Install Ubuntu package libcurl4-openssl-dev
required by RCurl
R package:
sudo aptitude install libcurl4-openssl-dev
Install the R packages:
install.packages(c('TwitteR', 'httpuv', 'tm', 'wordcloud'))
install.packages('ggplot2')
Via Twitter API:
tl_dakwatuna <- userTimeline('dakwatuna', n=1000, includeRts = TRUE)
tl_dakwatuna.df <- twListToDF(tl_dakwatuna)
tl_dakwatuna.df$text <- iconv(tl_dakwatuna.df$text, to='utf-8')
write.csv(tl_dakwatuna.df, '~/git/r-tutorials/tl_dakwatuna_2015-04-03.csv')
or offline from dataset:
tl_dakwatuna.df <- read.csv('tl_dakwatuna_2015-04-03_tagged.csv', row.names=1)
Histogram:
library(ggplot2)
ggplot(tl_dakwatuna.df, aes(x=retweetCount)) + geom_histogram(binwidth=0.1, fill='green') + geom_smooth(stat='bin', binwidth=0.1, colour='darkgreen') + geom_histogram(aes(x=favoriteCount), fill='blue', binwidth=0.1, alpha=0.5) + scale_x_log10() + ggtitle('@dakwatuna engagement')
Scatterplot:
library(ggplot2)
ggplot(tl_dakwatuna.df, aes(x=retweetCount, y=favoriteCount)) + geom_jitter() + scale_x_log10() + scale_y_log10() + ggtitle('@dakwatuna retweets vs favorites')

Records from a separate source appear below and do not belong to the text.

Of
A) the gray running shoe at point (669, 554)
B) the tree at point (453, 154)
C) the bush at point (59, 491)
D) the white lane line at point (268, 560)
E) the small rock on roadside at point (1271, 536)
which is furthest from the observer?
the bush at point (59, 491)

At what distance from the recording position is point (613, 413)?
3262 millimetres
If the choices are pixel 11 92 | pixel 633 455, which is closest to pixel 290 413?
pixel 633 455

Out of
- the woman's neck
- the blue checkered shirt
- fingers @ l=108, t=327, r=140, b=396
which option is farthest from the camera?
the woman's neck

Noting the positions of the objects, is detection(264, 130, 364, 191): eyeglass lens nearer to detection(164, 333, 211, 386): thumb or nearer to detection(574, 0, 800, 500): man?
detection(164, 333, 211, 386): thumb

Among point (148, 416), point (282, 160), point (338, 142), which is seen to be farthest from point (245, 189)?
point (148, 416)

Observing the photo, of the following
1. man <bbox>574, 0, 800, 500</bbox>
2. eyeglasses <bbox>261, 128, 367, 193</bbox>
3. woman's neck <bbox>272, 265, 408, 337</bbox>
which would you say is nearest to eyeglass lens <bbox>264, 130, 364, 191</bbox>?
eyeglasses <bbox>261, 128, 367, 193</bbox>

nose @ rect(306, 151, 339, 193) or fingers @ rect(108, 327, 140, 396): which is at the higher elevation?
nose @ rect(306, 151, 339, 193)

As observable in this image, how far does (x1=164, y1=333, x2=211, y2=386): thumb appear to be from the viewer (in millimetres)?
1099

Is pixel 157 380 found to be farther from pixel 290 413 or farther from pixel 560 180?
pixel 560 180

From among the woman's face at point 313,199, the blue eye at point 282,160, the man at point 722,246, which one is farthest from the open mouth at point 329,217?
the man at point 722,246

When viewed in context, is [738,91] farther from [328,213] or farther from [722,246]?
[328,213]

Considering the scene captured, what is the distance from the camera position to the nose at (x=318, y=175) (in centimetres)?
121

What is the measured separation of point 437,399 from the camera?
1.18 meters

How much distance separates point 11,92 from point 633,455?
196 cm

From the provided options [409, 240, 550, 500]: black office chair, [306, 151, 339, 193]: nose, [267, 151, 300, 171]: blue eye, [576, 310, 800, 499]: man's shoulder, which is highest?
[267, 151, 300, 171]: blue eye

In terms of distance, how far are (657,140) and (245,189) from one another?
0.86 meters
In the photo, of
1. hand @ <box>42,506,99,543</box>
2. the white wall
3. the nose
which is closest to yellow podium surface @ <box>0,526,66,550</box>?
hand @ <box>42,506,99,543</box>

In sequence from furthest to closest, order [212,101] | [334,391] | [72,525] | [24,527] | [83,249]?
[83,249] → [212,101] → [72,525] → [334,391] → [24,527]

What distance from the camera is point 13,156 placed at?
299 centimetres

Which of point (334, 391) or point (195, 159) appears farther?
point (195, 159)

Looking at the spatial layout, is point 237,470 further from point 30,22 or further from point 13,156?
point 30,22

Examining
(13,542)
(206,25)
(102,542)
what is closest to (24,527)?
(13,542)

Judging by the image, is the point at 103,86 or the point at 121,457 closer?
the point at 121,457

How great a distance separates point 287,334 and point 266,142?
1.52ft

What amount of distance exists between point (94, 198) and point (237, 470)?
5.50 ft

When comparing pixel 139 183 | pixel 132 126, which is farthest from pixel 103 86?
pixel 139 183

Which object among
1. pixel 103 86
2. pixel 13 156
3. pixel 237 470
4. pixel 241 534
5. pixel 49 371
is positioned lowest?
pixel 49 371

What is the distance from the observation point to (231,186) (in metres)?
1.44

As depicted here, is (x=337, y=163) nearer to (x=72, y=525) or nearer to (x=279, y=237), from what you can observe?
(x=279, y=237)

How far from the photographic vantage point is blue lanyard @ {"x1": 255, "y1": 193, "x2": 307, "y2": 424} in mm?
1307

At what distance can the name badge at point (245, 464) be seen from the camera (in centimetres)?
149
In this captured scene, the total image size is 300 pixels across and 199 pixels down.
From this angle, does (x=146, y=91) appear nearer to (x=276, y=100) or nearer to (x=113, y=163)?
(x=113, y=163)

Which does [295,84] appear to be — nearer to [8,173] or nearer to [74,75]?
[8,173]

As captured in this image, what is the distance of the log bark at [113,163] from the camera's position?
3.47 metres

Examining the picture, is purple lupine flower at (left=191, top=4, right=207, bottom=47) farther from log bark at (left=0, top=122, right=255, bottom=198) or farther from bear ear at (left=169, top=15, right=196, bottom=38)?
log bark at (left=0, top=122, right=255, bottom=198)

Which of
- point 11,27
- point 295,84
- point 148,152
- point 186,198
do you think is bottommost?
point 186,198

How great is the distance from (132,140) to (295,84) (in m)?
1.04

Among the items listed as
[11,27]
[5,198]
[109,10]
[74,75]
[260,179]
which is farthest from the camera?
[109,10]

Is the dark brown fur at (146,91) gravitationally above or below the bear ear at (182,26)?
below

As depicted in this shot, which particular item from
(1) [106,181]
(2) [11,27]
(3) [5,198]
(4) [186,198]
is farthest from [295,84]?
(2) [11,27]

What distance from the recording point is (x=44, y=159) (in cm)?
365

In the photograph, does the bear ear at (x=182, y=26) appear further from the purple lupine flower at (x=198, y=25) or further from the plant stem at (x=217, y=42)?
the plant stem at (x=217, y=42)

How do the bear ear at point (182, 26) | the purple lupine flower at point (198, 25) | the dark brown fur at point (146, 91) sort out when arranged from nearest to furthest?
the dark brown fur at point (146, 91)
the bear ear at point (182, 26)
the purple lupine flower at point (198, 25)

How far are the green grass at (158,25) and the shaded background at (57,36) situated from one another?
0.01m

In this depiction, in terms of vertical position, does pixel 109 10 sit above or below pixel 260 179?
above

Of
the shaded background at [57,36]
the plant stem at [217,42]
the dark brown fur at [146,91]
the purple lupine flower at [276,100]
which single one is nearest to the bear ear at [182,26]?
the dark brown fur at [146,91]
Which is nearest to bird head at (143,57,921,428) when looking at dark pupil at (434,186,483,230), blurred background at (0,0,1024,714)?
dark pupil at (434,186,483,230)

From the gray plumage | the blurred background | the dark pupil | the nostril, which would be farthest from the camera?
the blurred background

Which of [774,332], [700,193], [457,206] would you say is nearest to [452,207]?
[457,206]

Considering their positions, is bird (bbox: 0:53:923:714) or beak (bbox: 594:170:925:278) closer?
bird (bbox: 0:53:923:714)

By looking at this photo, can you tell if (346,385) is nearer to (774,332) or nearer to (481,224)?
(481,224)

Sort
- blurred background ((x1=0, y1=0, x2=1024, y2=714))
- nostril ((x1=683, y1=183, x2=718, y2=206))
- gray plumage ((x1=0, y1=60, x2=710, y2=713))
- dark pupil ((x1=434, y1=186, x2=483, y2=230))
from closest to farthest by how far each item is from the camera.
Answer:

Make the hourOfDay column as factors (if necessary):
df <- tl_dakwatuna.df
#df$hourOfDay = factor(df$hourOfDay)
summary(df$hourOfDay)
## Min. 1st Qu. Median Mean 3rd Qu. Max.
## 0.00 10.00 14.00 13.86 18.00 23.00
Make a data frame having the counts per group:
library(plyr)
library(ggplot2)
byHourOfDay <-ddply(df, ~hourOfDay, summarise,
tweetCount = length(text),
retweetSum = sum(retweetCount), retweetMean = mean(retweetCount), retweetSd = sd(retweetCount), retweetMax = max(retweetCount),
favoriteSum = sum(favoriteCount), favoriteMean = mean(favoriteCount), favoriteSd = sd(favoriteCount), favoriteMax = max(favoriteCount),
favoriteRatioSum = sum(as.numeric(favoriteRatio)))
#View(byHourOfDay)
engagementScale <- 10
ggplot(byHourOfDay, aes(x=hourOfDay, y=tweetCount, fill=hourOfDay)) +
ylim(0, max(byHourOfDay$tweetCount)) +
geom_bar(stat='identity') +
geom_pointrange(aes(y=engagementScale*retweetMean, ymin=engagementScale*pmax(retweetMean-retweetSd, 0), ymax=engagementScale*(retweetMean+retweetSd), size=favoriteRatioSum), color='green') +
geom_smooth(method='loess', aes(y=engagementScale*retweetMean), fill='green', color='green') +
geom_pointrange(aes(y=engagementScale*favoriteMean, ymin=engagementScale*pmax(favoriteMean-favoriteSd, 0), ymax=engagementScale*(favoriteMean+favoriteSd)), size=1, stat='identity', color='orange') +
geom_smooth(method='loess', aes(y=engagementScale*favoriteMean), fill='orange', color='orange') +
scale_x_continuous(breaks=byHourOfDay$hourOfDay) +
ggtitle('@dakwatuna tweets by hour-of-day')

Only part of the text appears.